= Consigne A =
Dans l'extrait sur le diptyque de Simon Abkarian, de quel texte est parti ce diptyque ?
= Consigne B =
Recopiez l'extrait sur le diptyque de Simon Abkarian entre « Au-delà des ténèbres… » et « tous les instants. », ces deux passages compris.
= Consigne C =
Relevez tous les titres de pièces cités dans l'extrait sur le diptyque de Simon Abkarian.

= Extrait du texte =

Théâtre

Au-delà des ténèbres… en famille et en guerre

"Le Dernier Jour du jeûne" et "L'Envol des cigognes", Théâtre du Soleil, Paris

Simon Abkarian revient au théâtre du Soleil dans un superbe diptyque qui raconte l'histoire d'une famille face à l'exil et à la guerre. Dans cette galerie de situations, vient affleurer tout un spectre émotionnel où se rencontrent pulsions de vie et de mort dans un combat de tous les instants.



© Antoine Agoudjian.
C'est un diptyque qui s'est construit à partir du premier texte de Simon Abkarian "Pénélope, ô Pénélope" (2008). "Le Dernier Jour du jeûne" et "L'Envol des cigognes" raconte l'histoire d'une famille ballotée entre lieux de combat et exil. Elles peuvent être toutefois indépendantes l'une de l'autre. Bien que, à peu de chose près, les personnages soient identiques, la tonalité dramaturgique est différente. "Le Dernier Jour du jeûne" est à l'aube ce que "L'Envol des cigognes" est au crépuscule.

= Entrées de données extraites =
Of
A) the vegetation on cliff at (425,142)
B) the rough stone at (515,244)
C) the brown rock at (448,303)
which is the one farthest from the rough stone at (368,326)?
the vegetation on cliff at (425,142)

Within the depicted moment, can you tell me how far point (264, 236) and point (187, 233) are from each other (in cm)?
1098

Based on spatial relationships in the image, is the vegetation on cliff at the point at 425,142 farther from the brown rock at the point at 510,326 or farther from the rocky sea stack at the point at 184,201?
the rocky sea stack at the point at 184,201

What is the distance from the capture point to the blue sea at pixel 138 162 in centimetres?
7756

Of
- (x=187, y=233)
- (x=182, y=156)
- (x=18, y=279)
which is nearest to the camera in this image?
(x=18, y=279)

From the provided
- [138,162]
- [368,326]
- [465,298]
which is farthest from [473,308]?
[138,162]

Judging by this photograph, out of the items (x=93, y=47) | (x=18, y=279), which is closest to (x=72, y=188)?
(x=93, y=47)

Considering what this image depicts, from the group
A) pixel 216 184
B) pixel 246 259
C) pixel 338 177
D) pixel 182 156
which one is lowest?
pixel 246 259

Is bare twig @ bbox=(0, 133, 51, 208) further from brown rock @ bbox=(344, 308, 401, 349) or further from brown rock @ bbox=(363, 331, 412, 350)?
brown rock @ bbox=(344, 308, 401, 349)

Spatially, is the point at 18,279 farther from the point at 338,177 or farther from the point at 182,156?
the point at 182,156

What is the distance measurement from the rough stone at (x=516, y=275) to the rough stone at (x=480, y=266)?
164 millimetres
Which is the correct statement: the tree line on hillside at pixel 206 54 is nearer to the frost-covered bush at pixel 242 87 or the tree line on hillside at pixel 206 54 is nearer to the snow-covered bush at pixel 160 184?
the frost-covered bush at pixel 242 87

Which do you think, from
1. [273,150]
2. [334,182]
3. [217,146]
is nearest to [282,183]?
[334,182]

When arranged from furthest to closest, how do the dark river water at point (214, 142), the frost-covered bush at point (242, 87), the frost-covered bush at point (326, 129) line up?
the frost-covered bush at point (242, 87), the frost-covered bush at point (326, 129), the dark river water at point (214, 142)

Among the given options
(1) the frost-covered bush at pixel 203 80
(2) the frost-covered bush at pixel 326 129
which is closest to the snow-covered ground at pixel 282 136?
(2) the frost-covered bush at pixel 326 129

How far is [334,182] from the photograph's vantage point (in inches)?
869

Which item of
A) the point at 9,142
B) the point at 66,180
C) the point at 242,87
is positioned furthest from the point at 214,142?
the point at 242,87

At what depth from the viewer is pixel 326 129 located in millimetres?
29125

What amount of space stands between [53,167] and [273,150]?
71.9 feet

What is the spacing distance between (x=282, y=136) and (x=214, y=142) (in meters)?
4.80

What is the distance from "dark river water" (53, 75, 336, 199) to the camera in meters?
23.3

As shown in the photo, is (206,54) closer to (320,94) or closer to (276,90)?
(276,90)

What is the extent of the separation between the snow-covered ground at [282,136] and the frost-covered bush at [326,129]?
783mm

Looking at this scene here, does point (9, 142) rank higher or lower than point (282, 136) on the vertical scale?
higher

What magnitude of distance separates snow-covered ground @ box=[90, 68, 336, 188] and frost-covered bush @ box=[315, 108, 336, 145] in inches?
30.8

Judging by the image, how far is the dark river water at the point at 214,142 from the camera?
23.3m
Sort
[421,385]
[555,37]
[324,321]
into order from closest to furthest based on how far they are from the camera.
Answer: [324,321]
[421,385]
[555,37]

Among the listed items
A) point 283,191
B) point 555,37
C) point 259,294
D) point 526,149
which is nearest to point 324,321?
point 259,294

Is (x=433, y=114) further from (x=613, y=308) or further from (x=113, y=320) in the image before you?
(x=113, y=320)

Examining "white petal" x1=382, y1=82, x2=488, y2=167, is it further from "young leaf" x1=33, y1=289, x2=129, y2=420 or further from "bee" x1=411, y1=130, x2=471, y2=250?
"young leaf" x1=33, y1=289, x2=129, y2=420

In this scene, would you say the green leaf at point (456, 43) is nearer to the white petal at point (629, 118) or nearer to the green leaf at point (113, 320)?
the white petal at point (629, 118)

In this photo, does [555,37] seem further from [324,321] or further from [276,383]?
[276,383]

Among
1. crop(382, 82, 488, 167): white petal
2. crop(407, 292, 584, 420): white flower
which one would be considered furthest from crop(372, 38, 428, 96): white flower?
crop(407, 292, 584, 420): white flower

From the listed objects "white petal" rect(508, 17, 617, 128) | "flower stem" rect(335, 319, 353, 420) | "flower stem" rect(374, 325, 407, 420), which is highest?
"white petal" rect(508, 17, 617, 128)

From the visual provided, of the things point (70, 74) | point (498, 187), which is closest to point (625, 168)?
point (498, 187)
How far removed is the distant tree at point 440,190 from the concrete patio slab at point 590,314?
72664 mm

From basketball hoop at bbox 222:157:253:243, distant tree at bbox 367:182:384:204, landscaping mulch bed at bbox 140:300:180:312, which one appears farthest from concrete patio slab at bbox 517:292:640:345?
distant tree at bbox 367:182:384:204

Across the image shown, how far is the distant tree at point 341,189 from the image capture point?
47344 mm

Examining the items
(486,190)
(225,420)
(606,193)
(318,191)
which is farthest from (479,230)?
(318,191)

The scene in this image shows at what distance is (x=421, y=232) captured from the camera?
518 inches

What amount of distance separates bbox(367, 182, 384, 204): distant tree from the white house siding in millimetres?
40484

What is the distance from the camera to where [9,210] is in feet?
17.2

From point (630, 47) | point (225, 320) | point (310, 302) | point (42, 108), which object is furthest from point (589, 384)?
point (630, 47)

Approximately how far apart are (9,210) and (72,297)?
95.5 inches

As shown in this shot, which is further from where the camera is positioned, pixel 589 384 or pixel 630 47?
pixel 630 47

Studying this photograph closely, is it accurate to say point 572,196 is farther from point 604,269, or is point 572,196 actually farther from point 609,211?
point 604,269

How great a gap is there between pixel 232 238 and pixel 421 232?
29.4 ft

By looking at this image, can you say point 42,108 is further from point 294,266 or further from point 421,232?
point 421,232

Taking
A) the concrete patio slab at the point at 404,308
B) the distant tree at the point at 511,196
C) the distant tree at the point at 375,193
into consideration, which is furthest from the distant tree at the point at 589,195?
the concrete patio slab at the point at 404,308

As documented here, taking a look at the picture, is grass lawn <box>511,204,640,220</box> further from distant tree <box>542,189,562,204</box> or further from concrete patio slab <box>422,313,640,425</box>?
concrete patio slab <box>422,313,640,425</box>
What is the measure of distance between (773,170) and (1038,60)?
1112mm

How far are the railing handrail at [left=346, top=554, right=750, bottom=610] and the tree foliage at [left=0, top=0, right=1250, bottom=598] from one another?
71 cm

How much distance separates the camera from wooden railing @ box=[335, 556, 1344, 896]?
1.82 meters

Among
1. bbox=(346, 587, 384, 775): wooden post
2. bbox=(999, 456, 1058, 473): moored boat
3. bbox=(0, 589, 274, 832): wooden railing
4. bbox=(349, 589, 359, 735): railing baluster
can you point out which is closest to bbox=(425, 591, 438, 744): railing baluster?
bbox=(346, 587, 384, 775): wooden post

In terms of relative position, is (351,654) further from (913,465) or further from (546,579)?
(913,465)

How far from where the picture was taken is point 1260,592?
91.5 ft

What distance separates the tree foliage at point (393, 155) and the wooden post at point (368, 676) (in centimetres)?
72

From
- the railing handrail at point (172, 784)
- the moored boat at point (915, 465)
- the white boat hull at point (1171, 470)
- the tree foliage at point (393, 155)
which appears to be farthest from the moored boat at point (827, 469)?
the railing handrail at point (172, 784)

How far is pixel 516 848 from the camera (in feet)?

= Réponse A =
De « Pénélope, ô Pénélope » (2008), le premier texte de Simon Abkarian.

= Réponse B =
Au-delà des ténèbres… en famille et en guerre

"Le Dernier Jour du jeûne" et "L'Envol des cigognes", Théâtre du Soleil, Paris

Simon Abkarian revient au théâtre du Soleil dans un superbe diptyque qui raconte l'histoire d'une famille face à l'exil et à la guerre. Dans cette galerie de situations, vient affleurer tout un spectre émotionnel où se rencontrent pulsions de vie et de mort dans un combat de tous les instants.

= Réponse C =
- Le Dernier Jour du jeûne
- L'Envol des cigognes
- Pénélope, ô Pénélope